C’est sur une courte introduction mélancolique et nostalgique que s’ouvre ce Moonlover, l’ambiance se veut grisâtre et fragile, le poil est sur les starting blocks, prêt à se hérisser, le contraste dépression/espoir est déjà dans la bagnole, il nous attend et a déjà chauffé le siège. "Golden Number" s’approche, sur la pointe des pieds pour mieux nous prendre par surprise… Riff magistrale, impérial, aérien mais ô combien touchant, te voilà ! Il n’est pas seul, une batterie discrète mais efficace, sans fioritures, l’épaule. La voix s’occupe de déclencher ce lever de poils tant attendu, elle rappelle celle d’Austere, entre le cri apeuré, psychopathe et le souffle d’apaisement, elle vient du fin fond d’une caverne de cristal opaque et nuageux et est capable de baisser votre tension de quelques crans. Les structures des morceaux sont étudiées de manière à conserver une tension faible minimale, et à pouvoir reprendre de plus belle, on retrouve entre autre des traces de voix féminines éthérées et du piano pas trop kitsch, pas vraiment neuf dans le genre mais assez sympathique.
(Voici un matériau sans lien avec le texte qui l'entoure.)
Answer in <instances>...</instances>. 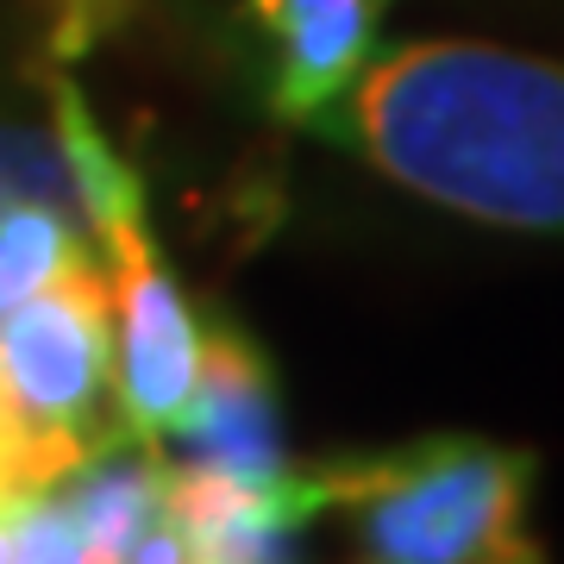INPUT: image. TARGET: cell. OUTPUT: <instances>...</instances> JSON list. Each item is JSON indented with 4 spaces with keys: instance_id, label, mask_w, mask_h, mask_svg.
<instances>
[{
    "instance_id": "1",
    "label": "cell",
    "mask_w": 564,
    "mask_h": 564,
    "mask_svg": "<svg viewBox=\"0 0 564 564\" xmlns=\"http://www.w3.org/2000/svg\"><path fill=\"white\" fill-rule=\"evenodd\" d=\"M307 132L508 232H564V63L477 39L377 51Z\"/></svg>"
},
{
    "instance_id": "2",
    "label": "cell",
    "mask_w": 564,
    "mask_h": 564,
    "mask_svg": "<svg viewBox=\"0 0 564 564\" xmlns=\"http://www.w3.org/2000/svg\"><path fill=\"white\" fill-rule=\"evenodd\" d=\"M51 101H57L51 139H57L63 170H69V195L82 202L95 245H101L107 321H113V389H120L126 440L144 452H163L195 402V383H202L207 321L195 314L188 289L176 282V270L163 263L158 239H151L139 170L107 144L82 88L57 76Z\"/></svg>"
},
{
    "instance_id": "3",
    "label": "cell",
    "mask_w": 564,
    "mask_h": 564,
    "mask_svg": "<svg viewBox=\"0 0 564 564\" xmlns=\"http://www.w3.org/2000/svg\"><path fill=\"white\" fill-rule=\"evenodd\" d=\"M326 508L351 514L364 564H496L533 545L521 533L533 452L477 433H433L389 452L314 464Z\"/></svg>"
},
{
    "instance_id": "4",
    "label": "cell",
    "mask_w": 564,
    "mask_h": 564,
    "mask_svg": "<svg viewBox=\"0 0 564 564\" xmlns=\"http://www.w3.org/2000/svg\"><path fill=\"white\" fill-rule=\"evenodd\" d=\"M0 414L20 433L44 489L120 452V389H113V321H107L101 258L63 270L51 289L0 314Z\"/></svg>"
},
{
    "instance_id": "5",
    "label": "cell",
    "mask_w": 564,
    "mask_h": 564,
    "mask_svg": "<svg viewBox=\"0 0 564 564\" xmlns=\"http://www.w3.org/2000/svg\"><path fill=\"white\" fill-rule=\"evenodd\" d=\"M163 484H170L163 452L144 445L107 452L101 464L76 470L69 484L44 489L25 508L7 564H126L151 514L163 508Z\"/></svg>"
},
{
    "instance_id": "6",
    "label": "cell",
    "mask_w": 564,
    "mask_h": 564,
    "mask_svg": "<svg viewBox=\"0 0 564 564\" xmlns=\"http://www.w3.org/2000/svg\"><path fill=\"white\" fill-rule=\"evenodd\" d=\"M163 514L182 527L195 564H295V533L326 514L314 470L282 484H239L202 464H170Z\"/></svg>"
},
{
    "instance_id": "7",
    "label": "cell",
    "mask_w": 564,
    "mask_h": 564,
    "mask_svg": "<svg viewBox=\"0 0 564 564\" xmlns=\"http://www.w3.org/2000/svg\"><path fill=\"white\" fill-rule=\"evenodd\" d=\"M170 440L188 452L182 464H202V470H220L239 484L295 477V458L282 445L276 395H270V370H263L258 345H245L232 326H207L202 383H195V402Z\"/></svg>"
},
{
    "instance_id": "8",
    "label": "cell",
    "mask_w": 564,
    "mask_h": 564,
    "mask_svg": "<svg viewBox=\"0 0 564 564\" xmlns=\"http://www.w3.org/2000/svg\"><path fill=\"white\" fill-rule=\"evenodd\" d=\"M389 0H245V20L270 44V107L302 126L383 51Z\"/></svg>"
},
{
    "instance_id": "9",
    "label": "cell",
    "mask_w": 564,
    "mask_h": 564,
    "mask_svg": "<svg viewBox=\"0 0 564 564\" xmlns=\"http://www.w3.org/2000/svg\"><path fill=\"white\" fill-rule=\"evenodd\" d=\"M88 239H82V226L63 214L57 202H13L0 214V314H13L20 302H32L39 289L63 276V270H76L88 263Z\"/></svg>"
},
{
    "instance_id": "10",
    "label": "cell",
    "mask_w": 564,
    "mask_h": 564,
    "mask_svg": "<svg viewBox=\"0 0 564 564\" xmlns=\"http://www.w3.org/2000/svg\"><path fill=\"white\" fill-rule=\"evenodd\" d=\"M63 202L69 195V170H63L57 139L25 132V126H0V214L13 202Z\"/></svg>"
},
{
    "instance_id": "11",
    "label": "cell",
    "mask_w": 564,
    "mask_h": 564,
    "mask_svg": "<svg viewBox=\"0 0 564 564\" xmlns=\"http://www.w3.org/2000/svg\"><path fill=\"white\" fill-rule=\"evenodd\" d=\"M51 7H57L51 51H57V57H76V51H88L95 39H107V32L126 20L132 0H51Z\"/></svg>"
},
{
    "instance_id": "12",
    "label": "cell",
    "mask_w": 564,
    "mask_h": 564,
    "mask_svg": "<svg viewBox=\"0 0 564 564\" xmlns=\"http://www.w3.org/2000/svg\"><path fill=\"white\" fill-rule=\"evenodd\" d=\"M126 564H195L188 558V540H182V527L170 521V514H151V527L139 533V545H132V558Z\"/></svg>"
},
{
    "instance_id": "13",
    "label": "cell",
    "mask_w": 564,
    "mask_h": 564,
    "mask_svg": "<svg viewBox=\"0 0 564 564\" xmlns=\"http://www.w3.org/2000/svg\"><path fill=\"white\" fill-rule=\"evenodd\" d=\"M25 508H32V502H13V508H0V564H7V552H13V540H20V521H25Z\"/></svg>"
},
{
    "instance_id": "14",
    "label": "cell",
    "mask_w": 564,
    "mask_h": 564,
    "mask_svg": "<svg viewBox=\"0 0 564 564\" xmlns=\"http://www.w3.org/2000/svg\"><path fill=\"white\" fill-rule=\"evenodd\" d=\"M496 564H540V552H533V545H521V552H508V558H496Z\"/></svg>"
}]
</instances>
La perle de cet album se prénomme "Happyhouse" autrement, le titre juste après la claque que fut "Golden Number", décidément ils ont décidé de faire chialer (et c’est réussi). "Happyhouse" représente l’essence même de Ghost Bath, le riff est sensible, long, comme un boulet d’une tonne accroché à la cheville d’un homme se dirigeant vers le précipice d’une falaise, le voix est pleureuse, désespérée, tout est horrible. Le moment fort pointe son nez, une mélodie fantomatique, frêle et timide vient tout chambouler, pour notre plus grand plaisir, ou désespoir… C’est comme ça Ghost Bath, c’est difficile à expliquer et à supporter, chaque écoute est une épreuve. L’album s’aère (même s'il l’est déjà assez bien) de deux morceaux acoustiques marécageux pour nous préparer à une autre claque: "The Silver Flower pt .2" qui se veut peut-être plus lumineux que ses prédécesseurs, tout en restant dans la même trempe. "Death And The Maiden" conclut l’album de manière indescriptible, les mots manquent, je vous laisse la surprise… Cette fin. (larmes)
Ghost Bath signe donc l’œuvre ultime, un tableau triste, une personne en pleurs, mais qui conserve son sourire, froid et grisâtre, lumineux et teinté d’un jaune terne. Les termes manquent. Moonlover c’est ce jeune homme à qui rien ne sourit, celui qui ne veut pas connaître l’humain par peur de souffrir, ce jeune homme qui enfile son imper’ et qui se promène au crépuscule, quand tout s’endort à la recherche du calme le plus absolu. Ce jeune homme au cœur lourd de fatigue, qui cherche l’apaisement. Et l'a trouvé.